Dual lineage-specific expression of Sox17 during mouse embryogenesis

Abstract

Sox17 is essential for both endoderm development and fetal hematopoietic stem cell (HSC) maintenance. While endoderm-derived organs are well known to originate from Sox17-expressing cells, it is less certain whether fetal HSCs also originate from Sox17-expressing cells. By generating a Sox17(GFPCre) allele and using it to assess the fate of Sox17-expressing cells during embryogenesis, we confirmed that both endodermal and a part of definitive hematopoietic cells are derived from Sox17-positive cells. Prior to E9.5, the expression of Sox17 is restricted to the endoderm lineage. However, at E9.5 Sox17 is expressed in the endothelial cells (ECs) at the para-aortic splanchnopleural region that contribute to the formation of HSCs at a later stage. The identification of two distinct progenitor cell populations that express Sox17 at E9.5 was confirmed using fluorescence-activated cell sorting together with RNA-Seq to determine the gene expression profiles of the two cell populations. Interestingly, this analysis revealed differences in the RNA processing of the Sox17 mRNA during embryogenesis. Taken together, these results indicate that Sox17 is expressed in progenitor cells derived from two different germ layers, further demonstrating the complex expression pattern of this gene and suggesting caution when using Sox17 as a lineage-specific marker.

Figure 1. Generation the Sox17^GFPCre allele

A) Diagram of the Sox17 locus, targeting vector, Sox17^LCA allele, GFPCre exchange cassette, Sox17^{GFPCre(+HygroR)}, and Sox17^GFPCre allele. A targeting vector for the mouse Sox17 gene was constructed where sequence including exons 3 to 5, which contain the coding region of Sox17, was replaced with a puromycin resistance-Δ-thymidine kinase fusion gene (puΔTK) and an EM7-driven kanamycin resistance gene (Kan^R) flanked by lox66 (open triangle) and lox2272 (black triangle) sites. The GFPCre exchange cassette was flanked by lox71 (grey triangle) and lox2272 sites and contained a PGK-driven hygromycin resistance gene (Hygro^R) flanked by FRT sites (open circles). Following exchange into Sox17^LCA-containing mouse ES cells by RMCE, mice containing the Sox17^{GFPCre(+HygroR)} allele were bred with FLPe-expressing transgenic mice, thereby generating the final Sox17^GFPCre allele.

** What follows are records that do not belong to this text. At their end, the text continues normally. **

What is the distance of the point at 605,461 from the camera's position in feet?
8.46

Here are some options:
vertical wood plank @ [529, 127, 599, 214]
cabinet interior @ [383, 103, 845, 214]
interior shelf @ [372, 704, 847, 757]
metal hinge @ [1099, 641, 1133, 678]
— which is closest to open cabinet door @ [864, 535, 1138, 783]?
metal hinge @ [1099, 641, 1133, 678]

PCR amplifications for 5’ and 3’ screening of Sox17^{GFPCre(+HygroR)} allele depicted as a and b. SA, short arm. LA, long arm. B) Southern blot analysis of genomic DNA from puromycin-resistant Sox17^LCA ES cells. DNA was digested with SphI or SpeI and hybridized with a 5’ or 3’ probe as indicated in panel A. Clones 1C1 and 1G3 were correctly targeted by presence of a 12.3 kb and 11.1 kb band on the 5’ and 3’ ends, respectively. Clone 1G3 was used for RMCE. C) PCR screening of Sox17^{GFPCre(+HygroR)} exchanged clones. The proper exchange of clone 1C10 was identified by 660 and 1,006 basepair (bp) bands on the 5’ and 3’ ends, respectively.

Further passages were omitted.